---------- DATASET ENTRIES ----------

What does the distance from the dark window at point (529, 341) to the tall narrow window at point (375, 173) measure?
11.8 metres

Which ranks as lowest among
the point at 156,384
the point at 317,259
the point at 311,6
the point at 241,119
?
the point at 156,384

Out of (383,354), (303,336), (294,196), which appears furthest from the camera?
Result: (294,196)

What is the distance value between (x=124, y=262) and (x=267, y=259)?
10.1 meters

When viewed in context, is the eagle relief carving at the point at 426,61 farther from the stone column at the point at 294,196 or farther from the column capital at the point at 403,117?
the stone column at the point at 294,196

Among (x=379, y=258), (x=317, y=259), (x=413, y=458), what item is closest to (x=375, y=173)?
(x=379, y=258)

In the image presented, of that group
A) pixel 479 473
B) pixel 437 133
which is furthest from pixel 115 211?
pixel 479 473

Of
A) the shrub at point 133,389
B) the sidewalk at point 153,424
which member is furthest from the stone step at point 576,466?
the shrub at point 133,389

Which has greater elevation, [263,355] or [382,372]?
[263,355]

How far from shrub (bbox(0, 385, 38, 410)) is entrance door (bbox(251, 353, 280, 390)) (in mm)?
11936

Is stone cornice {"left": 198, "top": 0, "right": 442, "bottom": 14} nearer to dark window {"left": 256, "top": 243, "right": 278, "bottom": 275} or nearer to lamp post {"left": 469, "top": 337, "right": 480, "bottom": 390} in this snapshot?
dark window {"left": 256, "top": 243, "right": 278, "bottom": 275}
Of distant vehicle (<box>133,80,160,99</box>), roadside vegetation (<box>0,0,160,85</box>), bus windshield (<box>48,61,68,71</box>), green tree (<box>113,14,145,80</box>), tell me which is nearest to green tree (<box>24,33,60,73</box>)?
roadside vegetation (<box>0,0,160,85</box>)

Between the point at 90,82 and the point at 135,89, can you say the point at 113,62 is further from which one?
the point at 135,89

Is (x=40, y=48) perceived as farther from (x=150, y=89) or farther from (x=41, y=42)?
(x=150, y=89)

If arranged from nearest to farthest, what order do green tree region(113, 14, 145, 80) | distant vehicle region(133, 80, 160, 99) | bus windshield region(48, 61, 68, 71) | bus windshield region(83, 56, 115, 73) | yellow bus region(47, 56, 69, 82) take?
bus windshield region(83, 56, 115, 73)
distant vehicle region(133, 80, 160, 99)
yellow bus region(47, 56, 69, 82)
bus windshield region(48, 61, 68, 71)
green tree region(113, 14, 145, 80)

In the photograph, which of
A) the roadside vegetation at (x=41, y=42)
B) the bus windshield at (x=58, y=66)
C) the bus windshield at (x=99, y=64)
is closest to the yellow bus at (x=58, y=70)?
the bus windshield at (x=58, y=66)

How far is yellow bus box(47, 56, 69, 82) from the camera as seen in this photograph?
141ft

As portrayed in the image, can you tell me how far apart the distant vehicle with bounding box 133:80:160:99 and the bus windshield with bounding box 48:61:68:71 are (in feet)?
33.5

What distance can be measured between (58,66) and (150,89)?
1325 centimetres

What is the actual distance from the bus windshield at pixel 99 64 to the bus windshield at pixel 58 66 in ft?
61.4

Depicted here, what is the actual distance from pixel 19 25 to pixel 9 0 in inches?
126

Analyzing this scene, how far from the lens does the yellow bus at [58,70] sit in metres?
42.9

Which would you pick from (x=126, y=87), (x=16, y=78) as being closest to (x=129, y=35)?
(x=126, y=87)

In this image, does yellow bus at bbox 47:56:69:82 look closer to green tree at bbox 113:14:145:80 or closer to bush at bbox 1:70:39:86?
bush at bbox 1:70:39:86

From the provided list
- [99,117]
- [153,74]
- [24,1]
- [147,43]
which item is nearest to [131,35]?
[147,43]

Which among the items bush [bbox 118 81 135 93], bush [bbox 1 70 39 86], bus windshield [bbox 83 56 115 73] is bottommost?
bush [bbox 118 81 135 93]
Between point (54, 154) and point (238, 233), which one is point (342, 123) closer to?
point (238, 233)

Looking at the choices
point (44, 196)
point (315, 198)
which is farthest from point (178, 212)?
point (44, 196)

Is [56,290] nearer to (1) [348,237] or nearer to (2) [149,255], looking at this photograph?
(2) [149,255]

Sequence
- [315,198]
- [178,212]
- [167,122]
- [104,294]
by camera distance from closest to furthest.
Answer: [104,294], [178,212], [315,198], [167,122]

----------

■ REQUIRED WORK
Reproduce the lines from the very first one through the line containing "10.1 meters", both included, keeping every character as it appears.

■ RESPONSE TO THIS TASK
What does the distance from the dark window at point (529, 341) to the tall narrow window at point (375, 173) measure?
11.8 metres

Which ranks as lowest among
the point at 156,384
the point at 317,259
the point at 311,6
the point at 241,119
?
the point at 156,384

Out of (383,354), (303,336), (294,196), which appears furthest from the camera?
Result: (294,196)

What is the distance value between (x=124, y=262) and (x=267, y=259)?
10.1 meters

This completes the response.